Меримен сидел в гостиной и возился с магнитофоном, когда раздался голос: «Чем могу помочь?» Взгляд репортера уткнулся в ярко-желтые брюки, он поднял глаза и увидел знакомое лицо.
«Я был поражен, — говорит он сегодня, — насколько пастозной была ее кожа, — пастозной и лишенной жизни. Эта кожа не дышала здоровьем. Ее нельзя было назвать белой, и нельзя было назвать серой. Она просто была немного шероховатой и безжизненной, словно долгое-долгое время была покрыта гримом. Выглядела она ужасно, но, когда я по-настоящему присмотрелся, мне ее кожа напомнила картон. Волосы ее тоже казались безжизненными, в них не было силы, как в волосах, которые тысячу раз укладывали, разогревали и развивали».
Меримен и Мэрилин сразу нашли общий язык. Его попросили прислать вопросы заранее, и во время их первой встречи Мэрилин давала хорошо заученные ответы. Несмотря на большой опыт работы в шоу-бизнесе, ей по-прежнему приходилось готовиться к интервью точно так, как к званому обеду, устроенному как-то Робертом Кеннеди. Постепенно она расслабилась, и Меримен слушал, как она болтала с кем-то по телефону. По пустым комнатам эхо разносило переливы ее звонкого смеха. Но смех этот вызывал неприятное ощущение, слишком он был долгий и не производил впечатление здорового.
Пэт Ньюком присутствовала при беседе. В воспоминаниях Меримена она осталась как «навязчиво верная, преданная до крайности. Она строила из себя единственного друга Мэрилин». Украдкой Мэрилин извинилась за Ньюком, пожав плечами и словно говоря: «Ну, что я могу сделать?» Сегодня Ньюком говорит, что участвовала в разговоре только по настоянию Мэрилин.
Мэрилин сказала журналисту, что не хочет, чтобы он снимал в ее доме. «Не желаю, чтобы все видели, где именно я живу», — объяснила она.

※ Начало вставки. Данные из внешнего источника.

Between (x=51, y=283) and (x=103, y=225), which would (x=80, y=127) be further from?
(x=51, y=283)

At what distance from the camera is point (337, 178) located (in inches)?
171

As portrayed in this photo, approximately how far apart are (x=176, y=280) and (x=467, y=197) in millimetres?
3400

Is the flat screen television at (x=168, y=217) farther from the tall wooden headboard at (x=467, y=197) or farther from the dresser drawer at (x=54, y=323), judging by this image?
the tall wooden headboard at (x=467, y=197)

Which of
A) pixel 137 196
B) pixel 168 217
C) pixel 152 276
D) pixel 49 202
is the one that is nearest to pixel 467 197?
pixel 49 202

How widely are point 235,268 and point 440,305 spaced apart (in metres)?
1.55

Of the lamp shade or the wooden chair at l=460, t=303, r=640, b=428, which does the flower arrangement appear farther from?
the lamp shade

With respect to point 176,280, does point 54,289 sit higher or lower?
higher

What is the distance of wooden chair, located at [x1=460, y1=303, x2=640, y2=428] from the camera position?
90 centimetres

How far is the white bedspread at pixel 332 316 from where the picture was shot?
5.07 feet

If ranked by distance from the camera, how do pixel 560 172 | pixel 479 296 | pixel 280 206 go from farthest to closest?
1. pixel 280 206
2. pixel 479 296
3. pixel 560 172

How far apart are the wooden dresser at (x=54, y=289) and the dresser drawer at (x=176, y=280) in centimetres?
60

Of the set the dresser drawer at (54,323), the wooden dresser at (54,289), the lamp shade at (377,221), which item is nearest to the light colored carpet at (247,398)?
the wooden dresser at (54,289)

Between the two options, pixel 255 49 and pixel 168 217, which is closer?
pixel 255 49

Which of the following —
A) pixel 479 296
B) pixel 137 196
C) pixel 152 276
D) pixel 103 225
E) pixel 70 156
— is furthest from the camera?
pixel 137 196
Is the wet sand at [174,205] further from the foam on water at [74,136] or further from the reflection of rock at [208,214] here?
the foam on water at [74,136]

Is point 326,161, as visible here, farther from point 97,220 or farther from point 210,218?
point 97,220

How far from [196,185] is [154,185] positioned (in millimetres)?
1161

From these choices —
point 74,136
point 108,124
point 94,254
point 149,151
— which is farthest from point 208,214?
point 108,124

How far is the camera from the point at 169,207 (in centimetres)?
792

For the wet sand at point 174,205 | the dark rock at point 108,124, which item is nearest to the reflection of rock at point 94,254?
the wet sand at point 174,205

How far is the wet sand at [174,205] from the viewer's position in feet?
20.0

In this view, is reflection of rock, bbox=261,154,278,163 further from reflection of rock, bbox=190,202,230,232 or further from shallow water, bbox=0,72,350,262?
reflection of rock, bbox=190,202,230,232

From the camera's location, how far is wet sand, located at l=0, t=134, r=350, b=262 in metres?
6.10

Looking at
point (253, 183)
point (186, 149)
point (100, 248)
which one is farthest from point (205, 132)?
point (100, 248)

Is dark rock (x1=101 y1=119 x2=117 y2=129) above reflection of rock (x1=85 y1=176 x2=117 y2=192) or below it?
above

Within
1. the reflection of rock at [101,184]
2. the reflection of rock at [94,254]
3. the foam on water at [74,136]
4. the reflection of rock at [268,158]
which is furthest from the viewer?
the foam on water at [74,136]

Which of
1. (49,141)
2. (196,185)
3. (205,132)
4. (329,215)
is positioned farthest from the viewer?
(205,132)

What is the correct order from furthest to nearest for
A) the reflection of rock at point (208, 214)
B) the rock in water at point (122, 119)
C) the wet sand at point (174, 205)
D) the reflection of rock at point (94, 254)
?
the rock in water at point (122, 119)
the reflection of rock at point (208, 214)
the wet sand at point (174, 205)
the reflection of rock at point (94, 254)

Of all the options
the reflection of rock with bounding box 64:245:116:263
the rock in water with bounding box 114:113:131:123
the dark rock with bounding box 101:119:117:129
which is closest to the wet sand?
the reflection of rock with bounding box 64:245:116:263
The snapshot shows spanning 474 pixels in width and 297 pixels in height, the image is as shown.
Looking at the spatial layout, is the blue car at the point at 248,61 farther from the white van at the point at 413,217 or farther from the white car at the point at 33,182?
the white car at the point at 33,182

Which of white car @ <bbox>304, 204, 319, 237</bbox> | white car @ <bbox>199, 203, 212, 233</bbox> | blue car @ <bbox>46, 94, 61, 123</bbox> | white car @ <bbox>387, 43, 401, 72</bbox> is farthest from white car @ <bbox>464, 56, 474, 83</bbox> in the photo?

Актриса обычно много рассказывала, в основном о своем бесправном детстве. Она говорила об актерской игре, о преданности не студии, а простым людям, которые и составляют ее аудиторию. «Актер, — сказала она, — это не машина».
«Я всегда чувствовала, — говорила Мэрилин, — что должны получать те, кто платит деньги, так должно быть. Иногда, когда приходится снимать сцены, где заложен большой смысл и ты ответственна за то, как донесешь его, у меня возникает желание (фу ты) быть какой-нибудь уборщицей. Думаю, все актеры проходят через это. Мы не только хотим быть хорошими; мы должны быть такими...»
«Слава накладывает определенные обязательства, — сказала Мэрилин репортеру «Лайфа». — Я ничего не имею против обязанности быть шикарной и сексуальной. Мы все, благодаря Богу, рождены сексуальными существами, но, к сожалению, многие люди презирают и разрушают этот природный дар. Искусство, подлинное искусство, основывается на этом — и все остальное».
Мэрилин с тоской говорила о приемных детях, которых обрела и потеряла вместе с замужеством за Ди Маджо и браком с Миллером. Снова и снова возвращалась она к теме «детей и стариков, и трудового народа» — людей, которые понимали ее и утешали своим миролюбием. Когда ночью Меримен уходил, после первой встречи он пообещал на другой день принести ей расшифровку записи беседы. Мэрилин обрадовалась. «Я не очень хорошо сплю», — сказала она. «Так будет что почитать ночью».
Вернувшись в «Хилтон», Меримен думал, что взял интервью у женщины, которая ему очень понравилась, у женщины, которая «очень сообразительна». «Я очень хорошо чувствовал, — вспоминает он, — что Мэрилин давала себе отчет в каждом слове и каждом своем движении, пока я был там. Она как бы вылепливала себя для меня, для «Лайфа», для данной ситуации, не знаю точно, для чего именно».
Он приходил к ней еще несколько раз. Мэрилин читала расшифровку текста, пыталась делать кое-какие поправки. Казалось, ее особенно волнует то, что своими словами она может нечаянно обидеть бывших ее приемных детей. Над абзацами, в которых речь шла о них, она работала особенно тщательно. Однажды, когда Меримен пришел на очередную беседу, он долго и напрасно звонил в дверь, хотя было очевидно, что в доме кто-то есть. В другой раз, когда он был у нее в гостях, Мэрилин вышла на кухню, а затем вернулась, держа в руке ампулу. «Без обмана, — сказала она, — они заставляют меня делать уколы в печень».